Table of Contents
- Face Detection with Landmarks and Emotion Recognition
- APIs’ Capabilities
- Implementation
- Technical Challenges
- Try it
- References
Face Detection with Landmarks and Emotion Recognition –> Try it!
This project demonstrates a comprehensive web-based face detection and emotion recognition system using JavaScript’s face-api.js
library. The system runs entirely in the browser, providing real-time face analysis capabilities including detection, landmark identification, and emotion classification.
Key Features:
- Face detection Gives a bounding box for every face detected.
- Face landmarks recognition Gets the coordinates of the eyes, ears, cheeks, nose, and mouth of every face detected.
- Emotion recognition Determine whether a person is happy - sad - angry - disgusted - fearful - surprised.
- Track faces across video frames Get an identifier for each unique detected face. The identifier is consistent across invocations.

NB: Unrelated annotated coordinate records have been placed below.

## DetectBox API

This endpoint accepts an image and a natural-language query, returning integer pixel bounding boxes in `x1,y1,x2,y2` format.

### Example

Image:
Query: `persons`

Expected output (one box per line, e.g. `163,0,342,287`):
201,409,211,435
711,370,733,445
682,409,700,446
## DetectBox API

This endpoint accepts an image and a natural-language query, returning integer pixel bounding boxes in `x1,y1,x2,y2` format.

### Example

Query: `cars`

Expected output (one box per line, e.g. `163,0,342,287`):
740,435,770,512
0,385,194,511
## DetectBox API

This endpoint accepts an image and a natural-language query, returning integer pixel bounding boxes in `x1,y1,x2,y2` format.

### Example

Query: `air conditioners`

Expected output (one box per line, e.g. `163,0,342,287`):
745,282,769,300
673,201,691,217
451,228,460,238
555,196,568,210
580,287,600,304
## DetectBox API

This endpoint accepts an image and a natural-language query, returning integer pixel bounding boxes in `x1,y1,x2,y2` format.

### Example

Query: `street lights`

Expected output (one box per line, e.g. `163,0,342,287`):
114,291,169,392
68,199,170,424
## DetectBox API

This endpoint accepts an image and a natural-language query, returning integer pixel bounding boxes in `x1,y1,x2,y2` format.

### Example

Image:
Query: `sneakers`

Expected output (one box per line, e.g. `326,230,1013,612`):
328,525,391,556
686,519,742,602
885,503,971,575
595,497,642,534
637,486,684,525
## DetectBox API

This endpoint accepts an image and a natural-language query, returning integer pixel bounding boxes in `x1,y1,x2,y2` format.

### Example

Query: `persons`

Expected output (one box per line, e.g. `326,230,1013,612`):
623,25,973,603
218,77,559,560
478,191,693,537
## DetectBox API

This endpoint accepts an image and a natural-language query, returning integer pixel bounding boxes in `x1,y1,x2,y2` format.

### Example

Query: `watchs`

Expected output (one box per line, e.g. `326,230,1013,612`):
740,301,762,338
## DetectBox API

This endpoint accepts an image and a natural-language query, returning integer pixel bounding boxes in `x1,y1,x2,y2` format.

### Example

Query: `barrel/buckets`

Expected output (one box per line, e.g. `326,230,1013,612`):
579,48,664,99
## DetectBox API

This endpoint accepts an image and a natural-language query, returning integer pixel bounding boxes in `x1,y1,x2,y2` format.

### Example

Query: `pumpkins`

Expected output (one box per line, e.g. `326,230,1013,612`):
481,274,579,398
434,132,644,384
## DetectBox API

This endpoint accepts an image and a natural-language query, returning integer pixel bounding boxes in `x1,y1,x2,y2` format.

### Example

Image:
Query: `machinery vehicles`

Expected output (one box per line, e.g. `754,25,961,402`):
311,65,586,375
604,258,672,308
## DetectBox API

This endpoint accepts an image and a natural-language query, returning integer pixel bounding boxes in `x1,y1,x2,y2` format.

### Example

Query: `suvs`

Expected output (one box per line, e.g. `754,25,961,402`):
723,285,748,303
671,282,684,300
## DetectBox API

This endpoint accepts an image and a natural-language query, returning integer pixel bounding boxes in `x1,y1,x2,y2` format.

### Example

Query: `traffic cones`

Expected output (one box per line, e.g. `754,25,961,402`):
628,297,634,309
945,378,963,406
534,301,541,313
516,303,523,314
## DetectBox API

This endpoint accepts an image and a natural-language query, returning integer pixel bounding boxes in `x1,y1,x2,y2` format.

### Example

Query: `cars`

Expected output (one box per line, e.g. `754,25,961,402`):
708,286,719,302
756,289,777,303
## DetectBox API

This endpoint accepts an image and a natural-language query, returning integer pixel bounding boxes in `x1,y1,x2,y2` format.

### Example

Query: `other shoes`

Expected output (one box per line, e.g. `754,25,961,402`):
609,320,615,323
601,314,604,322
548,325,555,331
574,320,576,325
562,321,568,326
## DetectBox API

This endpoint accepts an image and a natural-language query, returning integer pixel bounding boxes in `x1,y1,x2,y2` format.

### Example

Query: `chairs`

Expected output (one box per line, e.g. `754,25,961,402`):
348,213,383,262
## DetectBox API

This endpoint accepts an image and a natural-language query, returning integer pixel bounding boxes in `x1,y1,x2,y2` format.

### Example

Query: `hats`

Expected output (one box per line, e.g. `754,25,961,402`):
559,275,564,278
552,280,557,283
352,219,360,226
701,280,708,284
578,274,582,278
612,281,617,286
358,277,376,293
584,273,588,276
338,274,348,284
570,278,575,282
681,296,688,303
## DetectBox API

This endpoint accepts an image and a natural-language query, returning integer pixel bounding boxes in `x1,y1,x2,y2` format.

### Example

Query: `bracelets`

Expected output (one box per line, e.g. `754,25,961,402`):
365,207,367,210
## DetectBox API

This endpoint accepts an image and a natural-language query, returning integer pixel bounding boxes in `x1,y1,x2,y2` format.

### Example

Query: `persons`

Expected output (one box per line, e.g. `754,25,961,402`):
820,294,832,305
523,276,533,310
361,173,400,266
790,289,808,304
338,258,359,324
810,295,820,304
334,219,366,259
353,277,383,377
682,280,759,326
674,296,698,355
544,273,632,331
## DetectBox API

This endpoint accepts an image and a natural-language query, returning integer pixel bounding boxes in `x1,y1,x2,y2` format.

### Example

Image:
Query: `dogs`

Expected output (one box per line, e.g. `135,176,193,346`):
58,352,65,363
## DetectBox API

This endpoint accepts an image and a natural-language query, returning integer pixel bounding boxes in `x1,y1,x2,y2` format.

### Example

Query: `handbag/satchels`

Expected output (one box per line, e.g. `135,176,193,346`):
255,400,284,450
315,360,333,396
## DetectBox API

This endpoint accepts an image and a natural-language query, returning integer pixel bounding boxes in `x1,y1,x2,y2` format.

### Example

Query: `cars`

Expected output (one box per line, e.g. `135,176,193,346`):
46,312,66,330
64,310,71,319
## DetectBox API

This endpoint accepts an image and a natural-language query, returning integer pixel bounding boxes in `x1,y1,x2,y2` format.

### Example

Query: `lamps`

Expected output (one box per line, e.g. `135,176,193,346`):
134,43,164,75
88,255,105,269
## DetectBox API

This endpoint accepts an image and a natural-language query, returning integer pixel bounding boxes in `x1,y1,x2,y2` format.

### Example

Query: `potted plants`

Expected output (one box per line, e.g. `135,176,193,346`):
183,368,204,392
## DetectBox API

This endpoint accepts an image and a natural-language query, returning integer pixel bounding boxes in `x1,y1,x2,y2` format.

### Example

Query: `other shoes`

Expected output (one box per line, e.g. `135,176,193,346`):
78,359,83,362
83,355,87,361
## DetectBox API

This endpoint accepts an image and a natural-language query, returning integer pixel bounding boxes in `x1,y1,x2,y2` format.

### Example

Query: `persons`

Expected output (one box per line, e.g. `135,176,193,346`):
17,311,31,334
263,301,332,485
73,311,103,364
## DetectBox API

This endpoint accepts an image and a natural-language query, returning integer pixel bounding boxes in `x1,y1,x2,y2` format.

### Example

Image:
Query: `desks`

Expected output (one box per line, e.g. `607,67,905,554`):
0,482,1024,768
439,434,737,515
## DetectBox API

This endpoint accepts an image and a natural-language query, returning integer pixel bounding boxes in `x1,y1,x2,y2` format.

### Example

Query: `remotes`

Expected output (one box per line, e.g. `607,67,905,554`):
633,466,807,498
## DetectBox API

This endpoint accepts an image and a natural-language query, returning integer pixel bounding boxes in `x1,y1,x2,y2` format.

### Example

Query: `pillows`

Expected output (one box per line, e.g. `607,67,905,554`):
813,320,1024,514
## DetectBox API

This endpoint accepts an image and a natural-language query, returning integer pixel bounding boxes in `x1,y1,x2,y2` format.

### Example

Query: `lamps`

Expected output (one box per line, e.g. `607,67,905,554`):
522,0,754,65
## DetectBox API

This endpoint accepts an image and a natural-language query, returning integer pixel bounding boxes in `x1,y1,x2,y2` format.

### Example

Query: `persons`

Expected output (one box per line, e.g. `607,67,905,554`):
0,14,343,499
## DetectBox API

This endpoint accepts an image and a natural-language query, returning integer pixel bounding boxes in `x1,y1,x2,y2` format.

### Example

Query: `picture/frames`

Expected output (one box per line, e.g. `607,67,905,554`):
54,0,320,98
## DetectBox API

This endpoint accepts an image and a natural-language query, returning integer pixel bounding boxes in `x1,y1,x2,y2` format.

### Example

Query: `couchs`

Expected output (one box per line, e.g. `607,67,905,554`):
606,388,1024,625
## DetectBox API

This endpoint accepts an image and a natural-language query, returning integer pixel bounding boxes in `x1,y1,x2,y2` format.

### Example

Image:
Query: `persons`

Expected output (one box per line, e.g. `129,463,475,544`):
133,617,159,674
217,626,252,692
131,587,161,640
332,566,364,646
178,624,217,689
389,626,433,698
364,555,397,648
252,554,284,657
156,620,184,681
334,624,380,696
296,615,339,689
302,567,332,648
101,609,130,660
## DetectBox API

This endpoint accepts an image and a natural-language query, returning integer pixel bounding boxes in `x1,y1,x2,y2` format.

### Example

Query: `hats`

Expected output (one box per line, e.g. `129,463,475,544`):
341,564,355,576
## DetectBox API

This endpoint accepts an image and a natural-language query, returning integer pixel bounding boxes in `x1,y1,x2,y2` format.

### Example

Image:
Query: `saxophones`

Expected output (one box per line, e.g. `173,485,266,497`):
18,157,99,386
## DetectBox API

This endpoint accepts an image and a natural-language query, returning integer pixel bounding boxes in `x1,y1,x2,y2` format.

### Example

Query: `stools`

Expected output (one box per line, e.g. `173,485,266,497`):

- Process video frames in real time Face detection is performed on the device, and is fast enough to be used in real-time applications.
APIs’ capabilities
Face detection
The most accurate face detector is a SSD (Single Shot Multibox Detector), which is basically a CNN based on MobileNet V1, with some additional box prediction layers stacked on top of the network. Furthmore, face-api.js implements an optimized Tiny Face Detector, basically an even tinier version of Tiny Yolo v2 utilizing depthwise seperable convolutions instead of regular convolutions, which is a much faster, but slightly less accurate face detector compared to SSD MobileNet V1. The networks return the bounding boxes of each face, with their corresponding scores, e.g. the probability of each bounding box showing a face.
Face Landmarks
For that purpose face-api.js implements a simple CNN, which returns the 68 point face landmarks of a given face image:
Face expressions
The face expression recognition model is lightweight, fast and provides reasonable accuracy. The model has a size of roughly 310kb and it employs depthwise separable convolutions and densely connected blocks. It has been trained on a variety of images from publicly available datasets as well as images scraped from the web. Note, that wearing glasses might decrease the accuracy of the prediction results.
Implementation
Including the Script
First of all, get the latest build from dist/face-api.js or the minifed version from dist/face-api.min.js and include the script:
<script src="face-api.js"></script>
Loading the Model Data
Depending on the requirements of your application you can specifically load the models you need, but to run a full end to end example we will need to load the face detection, face landmark and face recognition model. The model files can simply be provided as static assets in your web app or you can host them somewhere else and they can be loaded by specifying the route or url to the files. Let’s say you are providing them in a models directory along with your assets under public/models
faceapi.nets.tinyFaceDetector.loadFromUri('/models'),
faceapi.nets.faceLandmark68Net.loadFromUri('/models'),
faceapi.nets.faceExpressionNet.loadFromUri('/models')
Making predictions
The neural nets accept HTML image, canvas or video elements or tensors as inputs.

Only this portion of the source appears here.